Fitas propõe que se expor a uma pessoa que pensa de forma diferente nos permite compreendê-la e nos comunicar com ela. A inclusão permite que isso aconteça.

Filme foca na busca por conexão entre os personagens sem se apoiar em estereótipos

Em uma das análises do filme, o canal Questing Refuge observa que Marcus não é apresentado como herói, mas como um garoto que está tentando entender como se comunicar com uma pessoa que não verbaliza (assista aqui à análise completa, em inglês https://www.youtube.com/watch?v=qGV748gvR30).

Renee também não aparece como alguém que precisa ser tratada com pena ou que precise de caridade. Ela é apresentada como uma pessoa que deve receber o mesmo respeito que qualquer outra merece e que deve ser olhada em suas necessidades e possibilidades, assim como todo ser humano. Não há idealização em torno dos personagens. A alternância dos olhares entre os de Marcus e Renee ajuda a trazer o equilíbrio e a troca entre os personagens na narrativa.

Os dois são retratados como pessoas diferentes, capazes de se conectar, e estabelecendo, ao longo do filme, essa conexão. Uma fala da cena inicial dá o tom. Quando o professor diz a Marcus que ele vai navegar com Renee, define a garota dizendo que “ela ama canoagem”.

Atriz autista não verbal dublou Renee e ONG liderada por autistas revisou a animação

“Se temos histórias mais inclusivas que têm diferentes tipos de pessoas que dão a você aquela sensação de ‘não sei o que fazer’, e então você tem um personagem que vai tentar algo ou você tem uma situação que coloca eles em um lugar onde eles têm que cruzar esses limites, nós vamos aprender mais um sobre o outro”, disse a diretora Erika Milsom em entrevista à ABC7 (leia a íntegra neste link).

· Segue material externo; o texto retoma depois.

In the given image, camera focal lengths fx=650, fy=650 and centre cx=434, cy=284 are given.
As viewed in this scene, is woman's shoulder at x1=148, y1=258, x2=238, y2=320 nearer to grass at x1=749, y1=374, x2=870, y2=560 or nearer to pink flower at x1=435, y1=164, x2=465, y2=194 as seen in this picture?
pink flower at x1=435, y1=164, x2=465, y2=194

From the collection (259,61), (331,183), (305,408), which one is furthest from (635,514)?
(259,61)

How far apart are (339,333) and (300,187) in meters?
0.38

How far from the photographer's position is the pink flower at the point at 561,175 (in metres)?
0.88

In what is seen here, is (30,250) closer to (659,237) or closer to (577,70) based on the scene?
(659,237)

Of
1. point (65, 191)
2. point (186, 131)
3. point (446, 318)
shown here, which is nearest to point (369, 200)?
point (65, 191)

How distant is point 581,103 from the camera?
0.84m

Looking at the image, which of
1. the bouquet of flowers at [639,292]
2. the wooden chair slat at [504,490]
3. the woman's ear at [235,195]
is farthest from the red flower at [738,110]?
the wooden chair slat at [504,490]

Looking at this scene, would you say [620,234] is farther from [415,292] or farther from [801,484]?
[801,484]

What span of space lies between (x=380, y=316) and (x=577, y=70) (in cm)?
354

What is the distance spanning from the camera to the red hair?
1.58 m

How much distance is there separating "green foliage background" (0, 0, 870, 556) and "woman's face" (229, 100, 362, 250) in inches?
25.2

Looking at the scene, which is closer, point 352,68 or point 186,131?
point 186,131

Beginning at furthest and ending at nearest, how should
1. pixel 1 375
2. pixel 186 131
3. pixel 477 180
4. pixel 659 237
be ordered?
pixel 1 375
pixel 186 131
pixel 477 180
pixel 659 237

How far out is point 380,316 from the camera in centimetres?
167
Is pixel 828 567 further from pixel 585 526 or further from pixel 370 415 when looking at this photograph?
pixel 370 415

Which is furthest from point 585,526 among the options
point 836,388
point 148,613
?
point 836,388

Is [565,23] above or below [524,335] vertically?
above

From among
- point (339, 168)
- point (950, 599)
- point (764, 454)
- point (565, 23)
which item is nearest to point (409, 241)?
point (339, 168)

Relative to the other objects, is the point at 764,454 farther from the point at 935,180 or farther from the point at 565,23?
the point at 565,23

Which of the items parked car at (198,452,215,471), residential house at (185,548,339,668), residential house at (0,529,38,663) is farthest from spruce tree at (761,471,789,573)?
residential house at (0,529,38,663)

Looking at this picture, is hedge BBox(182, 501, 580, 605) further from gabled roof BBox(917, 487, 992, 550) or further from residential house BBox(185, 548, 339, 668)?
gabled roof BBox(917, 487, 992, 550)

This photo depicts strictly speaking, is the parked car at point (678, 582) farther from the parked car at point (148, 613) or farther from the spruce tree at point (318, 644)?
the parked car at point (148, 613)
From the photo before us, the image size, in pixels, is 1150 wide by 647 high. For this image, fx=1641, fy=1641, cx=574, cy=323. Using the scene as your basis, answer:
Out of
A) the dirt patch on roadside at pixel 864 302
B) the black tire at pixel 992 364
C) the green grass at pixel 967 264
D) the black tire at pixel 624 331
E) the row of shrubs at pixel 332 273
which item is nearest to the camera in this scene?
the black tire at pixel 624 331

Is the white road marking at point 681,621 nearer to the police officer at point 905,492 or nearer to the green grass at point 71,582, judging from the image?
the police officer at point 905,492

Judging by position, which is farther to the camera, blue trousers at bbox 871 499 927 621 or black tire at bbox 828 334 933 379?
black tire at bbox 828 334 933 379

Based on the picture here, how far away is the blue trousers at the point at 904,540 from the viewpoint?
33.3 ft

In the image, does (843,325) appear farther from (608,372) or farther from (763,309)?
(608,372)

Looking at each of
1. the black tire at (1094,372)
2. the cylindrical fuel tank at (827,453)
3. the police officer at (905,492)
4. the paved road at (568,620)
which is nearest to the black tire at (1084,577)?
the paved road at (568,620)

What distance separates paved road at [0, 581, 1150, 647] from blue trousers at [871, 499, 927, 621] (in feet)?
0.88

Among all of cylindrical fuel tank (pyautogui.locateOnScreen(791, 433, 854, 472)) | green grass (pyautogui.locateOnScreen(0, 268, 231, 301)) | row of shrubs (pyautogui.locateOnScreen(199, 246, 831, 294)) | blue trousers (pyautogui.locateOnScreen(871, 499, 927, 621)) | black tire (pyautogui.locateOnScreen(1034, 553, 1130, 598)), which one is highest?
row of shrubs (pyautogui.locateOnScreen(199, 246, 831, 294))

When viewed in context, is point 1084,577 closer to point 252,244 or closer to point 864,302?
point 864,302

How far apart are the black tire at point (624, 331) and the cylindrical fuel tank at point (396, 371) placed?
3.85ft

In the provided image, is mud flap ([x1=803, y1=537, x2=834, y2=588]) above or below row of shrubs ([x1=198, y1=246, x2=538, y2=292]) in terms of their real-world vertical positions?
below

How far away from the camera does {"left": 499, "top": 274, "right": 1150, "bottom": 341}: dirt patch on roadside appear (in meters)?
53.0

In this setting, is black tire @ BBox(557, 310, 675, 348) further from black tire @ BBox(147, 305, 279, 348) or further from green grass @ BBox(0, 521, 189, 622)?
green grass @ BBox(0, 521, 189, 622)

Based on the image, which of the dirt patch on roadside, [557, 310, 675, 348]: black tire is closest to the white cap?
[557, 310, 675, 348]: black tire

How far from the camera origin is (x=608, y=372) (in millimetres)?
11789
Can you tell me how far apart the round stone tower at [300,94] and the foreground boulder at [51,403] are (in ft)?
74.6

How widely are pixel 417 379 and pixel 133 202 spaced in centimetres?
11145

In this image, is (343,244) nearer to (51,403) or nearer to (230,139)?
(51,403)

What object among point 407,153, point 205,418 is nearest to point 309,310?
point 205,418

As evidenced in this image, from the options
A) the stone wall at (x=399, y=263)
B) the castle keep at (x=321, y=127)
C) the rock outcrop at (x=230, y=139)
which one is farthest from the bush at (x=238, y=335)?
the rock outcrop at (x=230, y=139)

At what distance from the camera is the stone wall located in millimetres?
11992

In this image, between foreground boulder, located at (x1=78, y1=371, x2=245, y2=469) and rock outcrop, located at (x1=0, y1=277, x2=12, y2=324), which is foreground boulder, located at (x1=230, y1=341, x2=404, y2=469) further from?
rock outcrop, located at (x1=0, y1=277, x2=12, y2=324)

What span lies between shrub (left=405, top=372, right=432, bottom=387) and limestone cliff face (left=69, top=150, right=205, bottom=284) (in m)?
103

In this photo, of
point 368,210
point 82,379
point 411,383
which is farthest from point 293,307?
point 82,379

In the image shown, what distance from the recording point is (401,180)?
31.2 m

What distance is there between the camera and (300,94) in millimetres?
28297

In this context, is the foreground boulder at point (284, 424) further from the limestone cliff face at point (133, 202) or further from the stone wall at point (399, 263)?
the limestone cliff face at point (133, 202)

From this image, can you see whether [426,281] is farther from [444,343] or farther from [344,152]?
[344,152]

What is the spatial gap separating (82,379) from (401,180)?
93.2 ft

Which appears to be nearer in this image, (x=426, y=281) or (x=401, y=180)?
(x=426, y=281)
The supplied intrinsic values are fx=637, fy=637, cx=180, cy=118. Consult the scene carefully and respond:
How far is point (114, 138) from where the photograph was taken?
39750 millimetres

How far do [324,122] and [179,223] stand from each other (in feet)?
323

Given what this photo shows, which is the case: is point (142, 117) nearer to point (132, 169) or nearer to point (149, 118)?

A produção da animação também se preocupou com a representatividade. O filme passou por revisão da Autistic Self Advocacy Network, uma ONG norte-americana liderada por autistas.

Além disso, a escolha da dublagem evitou o que se chama de cripface – a escalação de pessoas típicas para representar personagens autistas. A duplagem de Renee ficou a cargo da atriz Madison Bandy, que também é uma autista não verbal. As gravações ocorreram na casa de Madison, pois os produtores consideraram que o estúdio não era o ambiente mais confortável para ela (veja um pouco mais desta história, em inglês, aqui).

“Eu amo o quanto ela é perfeita para o papel por ser uma voz autêntica para o personagem. Sem ela, não teríamos feito algo tão autêntico e verdadeiro. Sua inclusão não foi apenas poderosa, mas tornou mais divertido contar essa história”, diz a diretora.

Erika conta que a proposta da consultoria e também da contratação de Madison veio inspirada pelo lema: Nada sobre nós sem nós. “O que significa que você não deve contar histórias sobre pessoas com deficiência sem incluí-las no processo de fazer a história – e em um papel significativo”, disse em entrevista ao site Respectability (leia aqui a íntegra, em inglês).

Como ela definiria a mensagem do filme? “Mesmo quando não parece haver a possibilidade de se conectar, ela existe.”

*Nota da edição: É possível traduzir o conteúdo de qualquer site clicando na página com o botão direito do mouse e selecionando a opção “Traduzir para o português”.